Phil was an inexhaustible subject to his sister, for she never tired of talking of what he did, and what he knew. She now told Miss Crawford, as a great secret, how much Phil wished to continue the drawing lessons that he had begun at an evening class in Camberwell the previous winter, and how clever he already was with his pencil.

"Why, Miss Crawford," said Millie, in a voice of profound admiration, "he actually drew me a lovely little picture of Chormouth Bay, with old John Linton the fisherman coming home with his boat full of mackerel. And all from memory!"

"You must show it me, Millie, some day. Now, if you have quite finished your tea, I will have the table cleared."

But they sat on in the pleasant garden till all the sunbeams had left it, then Miss Crawford took Millie indoors.

If the garden had appeared lovely to the child, the house seemed still more beautiful. Once at Chormouth she recollected that she had been taken over "The Hall" by her mother, and on two or three occasions she had been in the library at Chormouth Vicarage. But here it was not grand and stately like "The Hall," nor small and cheerless like the Vicarage. The rooms in Miss Crawford's house were neither too large nor too small; the carpets were soft to the eye and soft to the touch—Millie could hardly hear her own footsteps as she walked. The furniture was substantial and comfortable; the pictures bright and cheerful—ah! Wouldn't Phil have liked to see those pictures! And flowers and ferns in rich profusion were standing in every available spot, shedding their gracefulness and sweet perfume upon all.

"O! Miss Crawford," said Millie, drawing a long breath of admiration, "what a lovely house you have!"

"I am glad you think so," Miss Crawford said smiling. "Now," she said, leading the way into the prettiest room of all, "this is my drawing-room. Sit down in that low chair in the corner there, Millie, and I will play and sing to you. My father and mother are away with my brother in the country, so that we shall not be disturbing anybody."

So saying, she opened the piano, and sang in such a rich sweet voice that Millie started with surprise and pleasure.

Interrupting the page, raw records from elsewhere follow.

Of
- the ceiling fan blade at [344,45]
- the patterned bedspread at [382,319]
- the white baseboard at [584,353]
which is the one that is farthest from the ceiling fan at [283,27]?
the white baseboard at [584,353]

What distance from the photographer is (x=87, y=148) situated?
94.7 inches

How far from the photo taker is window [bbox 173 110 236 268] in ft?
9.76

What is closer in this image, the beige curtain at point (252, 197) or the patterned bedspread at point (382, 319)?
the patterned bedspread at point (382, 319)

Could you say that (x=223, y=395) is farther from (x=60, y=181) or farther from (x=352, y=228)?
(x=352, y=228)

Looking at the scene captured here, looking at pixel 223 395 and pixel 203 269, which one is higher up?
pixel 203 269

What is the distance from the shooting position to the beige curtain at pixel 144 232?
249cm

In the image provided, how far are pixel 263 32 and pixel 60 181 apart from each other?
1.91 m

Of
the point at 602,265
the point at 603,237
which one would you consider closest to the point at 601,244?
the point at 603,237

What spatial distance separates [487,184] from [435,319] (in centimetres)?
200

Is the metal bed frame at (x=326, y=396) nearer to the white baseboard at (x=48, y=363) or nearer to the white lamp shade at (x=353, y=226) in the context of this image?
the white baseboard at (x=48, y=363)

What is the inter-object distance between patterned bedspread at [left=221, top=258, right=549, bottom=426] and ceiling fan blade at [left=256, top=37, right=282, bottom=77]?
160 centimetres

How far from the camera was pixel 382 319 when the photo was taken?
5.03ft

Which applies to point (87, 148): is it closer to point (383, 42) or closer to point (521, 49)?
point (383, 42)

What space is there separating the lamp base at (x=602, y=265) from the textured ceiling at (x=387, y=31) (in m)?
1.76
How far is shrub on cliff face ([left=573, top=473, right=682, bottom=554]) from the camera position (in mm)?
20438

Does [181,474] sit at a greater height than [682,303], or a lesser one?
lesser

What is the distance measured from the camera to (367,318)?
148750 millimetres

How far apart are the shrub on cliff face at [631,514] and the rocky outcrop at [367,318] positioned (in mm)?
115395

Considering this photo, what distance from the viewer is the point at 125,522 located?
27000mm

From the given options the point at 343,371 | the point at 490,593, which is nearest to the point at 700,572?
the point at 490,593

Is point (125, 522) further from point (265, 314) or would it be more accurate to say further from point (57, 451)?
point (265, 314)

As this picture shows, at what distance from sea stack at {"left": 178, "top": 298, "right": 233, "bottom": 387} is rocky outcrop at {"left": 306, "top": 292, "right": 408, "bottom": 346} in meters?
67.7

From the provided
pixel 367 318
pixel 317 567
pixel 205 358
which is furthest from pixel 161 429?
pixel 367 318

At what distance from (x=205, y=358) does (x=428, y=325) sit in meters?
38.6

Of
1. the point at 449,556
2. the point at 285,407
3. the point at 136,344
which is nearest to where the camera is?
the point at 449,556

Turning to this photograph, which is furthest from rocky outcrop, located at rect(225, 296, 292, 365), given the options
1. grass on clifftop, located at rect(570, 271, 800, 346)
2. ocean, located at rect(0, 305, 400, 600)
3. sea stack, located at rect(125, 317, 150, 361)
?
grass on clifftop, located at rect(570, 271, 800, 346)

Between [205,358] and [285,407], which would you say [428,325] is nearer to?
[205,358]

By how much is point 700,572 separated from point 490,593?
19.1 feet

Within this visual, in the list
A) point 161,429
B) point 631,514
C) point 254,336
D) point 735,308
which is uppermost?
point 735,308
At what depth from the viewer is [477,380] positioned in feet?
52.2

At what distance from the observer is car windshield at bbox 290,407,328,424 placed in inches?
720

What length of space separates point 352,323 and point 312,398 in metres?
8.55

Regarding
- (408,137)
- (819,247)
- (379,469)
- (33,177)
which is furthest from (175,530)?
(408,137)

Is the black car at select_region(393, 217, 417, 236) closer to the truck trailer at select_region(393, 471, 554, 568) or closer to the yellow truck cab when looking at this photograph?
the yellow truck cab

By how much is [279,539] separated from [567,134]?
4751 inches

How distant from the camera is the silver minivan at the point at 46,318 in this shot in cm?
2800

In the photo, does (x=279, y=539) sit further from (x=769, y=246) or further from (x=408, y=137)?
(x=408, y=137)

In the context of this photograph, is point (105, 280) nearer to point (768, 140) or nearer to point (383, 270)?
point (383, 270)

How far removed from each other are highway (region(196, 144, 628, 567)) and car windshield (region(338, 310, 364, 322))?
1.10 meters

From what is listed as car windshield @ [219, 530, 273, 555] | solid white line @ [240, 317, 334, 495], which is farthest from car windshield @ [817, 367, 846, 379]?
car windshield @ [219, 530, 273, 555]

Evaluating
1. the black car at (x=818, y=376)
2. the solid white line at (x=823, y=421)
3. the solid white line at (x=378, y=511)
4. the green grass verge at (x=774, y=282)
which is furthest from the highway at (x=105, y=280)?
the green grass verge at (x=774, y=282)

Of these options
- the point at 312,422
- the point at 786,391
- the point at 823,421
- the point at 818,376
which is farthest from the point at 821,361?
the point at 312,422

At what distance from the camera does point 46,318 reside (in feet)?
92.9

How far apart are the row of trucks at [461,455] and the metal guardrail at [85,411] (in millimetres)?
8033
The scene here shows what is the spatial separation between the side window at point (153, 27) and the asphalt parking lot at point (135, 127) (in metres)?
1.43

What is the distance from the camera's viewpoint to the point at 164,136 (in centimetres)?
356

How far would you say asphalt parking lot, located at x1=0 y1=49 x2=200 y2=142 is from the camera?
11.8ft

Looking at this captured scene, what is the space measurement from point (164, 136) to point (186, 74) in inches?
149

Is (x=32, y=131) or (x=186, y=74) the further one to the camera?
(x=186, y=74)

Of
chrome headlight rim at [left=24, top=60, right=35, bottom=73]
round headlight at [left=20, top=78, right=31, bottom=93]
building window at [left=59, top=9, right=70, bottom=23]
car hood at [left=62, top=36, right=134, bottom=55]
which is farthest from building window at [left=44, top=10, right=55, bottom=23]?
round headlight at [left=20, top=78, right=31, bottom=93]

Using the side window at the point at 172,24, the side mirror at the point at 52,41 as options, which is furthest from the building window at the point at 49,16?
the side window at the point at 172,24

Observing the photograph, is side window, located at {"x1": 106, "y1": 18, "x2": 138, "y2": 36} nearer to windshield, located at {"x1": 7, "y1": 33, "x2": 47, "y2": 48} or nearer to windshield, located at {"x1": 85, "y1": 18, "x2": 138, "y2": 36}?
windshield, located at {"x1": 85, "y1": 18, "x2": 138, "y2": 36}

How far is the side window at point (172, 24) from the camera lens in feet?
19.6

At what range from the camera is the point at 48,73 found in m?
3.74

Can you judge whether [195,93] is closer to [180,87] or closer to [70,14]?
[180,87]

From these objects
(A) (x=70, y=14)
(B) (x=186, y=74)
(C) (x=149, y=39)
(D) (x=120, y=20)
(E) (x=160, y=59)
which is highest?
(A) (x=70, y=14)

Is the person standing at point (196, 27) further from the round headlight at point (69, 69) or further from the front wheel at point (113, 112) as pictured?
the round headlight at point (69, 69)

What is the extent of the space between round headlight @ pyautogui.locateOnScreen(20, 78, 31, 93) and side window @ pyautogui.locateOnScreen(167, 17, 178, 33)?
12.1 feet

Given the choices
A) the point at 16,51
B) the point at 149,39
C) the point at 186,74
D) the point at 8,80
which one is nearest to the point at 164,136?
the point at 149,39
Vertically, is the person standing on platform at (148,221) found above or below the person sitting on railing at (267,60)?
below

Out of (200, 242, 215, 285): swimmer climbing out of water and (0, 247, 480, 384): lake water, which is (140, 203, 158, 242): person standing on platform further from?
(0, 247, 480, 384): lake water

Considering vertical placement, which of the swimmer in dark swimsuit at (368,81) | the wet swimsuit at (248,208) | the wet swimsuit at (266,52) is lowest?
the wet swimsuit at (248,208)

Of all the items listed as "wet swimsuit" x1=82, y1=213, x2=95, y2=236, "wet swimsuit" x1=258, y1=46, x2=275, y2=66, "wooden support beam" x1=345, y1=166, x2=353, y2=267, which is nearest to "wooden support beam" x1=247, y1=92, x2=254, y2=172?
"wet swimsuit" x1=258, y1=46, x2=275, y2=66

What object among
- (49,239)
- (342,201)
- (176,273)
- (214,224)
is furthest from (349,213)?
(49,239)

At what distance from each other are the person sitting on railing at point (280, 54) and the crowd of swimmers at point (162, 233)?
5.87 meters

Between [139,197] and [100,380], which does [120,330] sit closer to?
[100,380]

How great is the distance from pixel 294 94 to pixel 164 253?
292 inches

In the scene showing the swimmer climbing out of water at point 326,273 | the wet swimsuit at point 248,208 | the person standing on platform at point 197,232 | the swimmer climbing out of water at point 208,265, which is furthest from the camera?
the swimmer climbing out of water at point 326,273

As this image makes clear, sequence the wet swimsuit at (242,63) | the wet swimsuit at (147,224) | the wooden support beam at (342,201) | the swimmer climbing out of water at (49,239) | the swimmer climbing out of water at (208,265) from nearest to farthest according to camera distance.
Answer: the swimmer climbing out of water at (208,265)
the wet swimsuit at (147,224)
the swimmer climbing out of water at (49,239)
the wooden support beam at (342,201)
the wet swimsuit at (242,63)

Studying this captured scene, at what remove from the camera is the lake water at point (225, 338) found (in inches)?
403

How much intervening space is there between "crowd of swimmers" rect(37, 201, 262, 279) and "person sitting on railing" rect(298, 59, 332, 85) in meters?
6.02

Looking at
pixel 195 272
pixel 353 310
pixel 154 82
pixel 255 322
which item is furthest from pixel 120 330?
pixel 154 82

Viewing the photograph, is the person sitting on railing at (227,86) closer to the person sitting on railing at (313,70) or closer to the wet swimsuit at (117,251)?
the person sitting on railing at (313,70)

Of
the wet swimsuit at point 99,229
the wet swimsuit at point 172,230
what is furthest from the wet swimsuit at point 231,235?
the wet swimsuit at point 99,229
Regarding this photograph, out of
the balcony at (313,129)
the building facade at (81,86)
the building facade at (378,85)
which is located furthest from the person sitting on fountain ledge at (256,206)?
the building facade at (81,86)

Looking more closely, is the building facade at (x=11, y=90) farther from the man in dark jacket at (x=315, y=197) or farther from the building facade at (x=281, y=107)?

So distinctly too were the words pronounced that every syllable was heard. The first songs were light and cheerful. These were succeeded by those grand but touching lines:—

"Break, break, break,
On thy cold grey stones, O Sea!
And I would that my tongue could utter
The thoughts that arise in me.
"O well for the fisherman's boy,
That he shouts with his sister at play!
O well for the sailor lad,
That he sings in his boat on the bay!
"And the stately ships go on
To their haven under the hill;
But O for the touch of a vanish'd hand,
And the sound of a voice that is still!
"Break, break, break,
At the foot of thy crags, O Sea!
But the tender grace of a day that is dead
Will never come back to me."

The music and the words went straight to the little listener's heart. They took her in spirit to Chormouth—to the little cottage there, and to its beloved inmates. In spite of her efforts to prevent them the tears would come. She could just manage to keep from sobbing aloud, and that was all.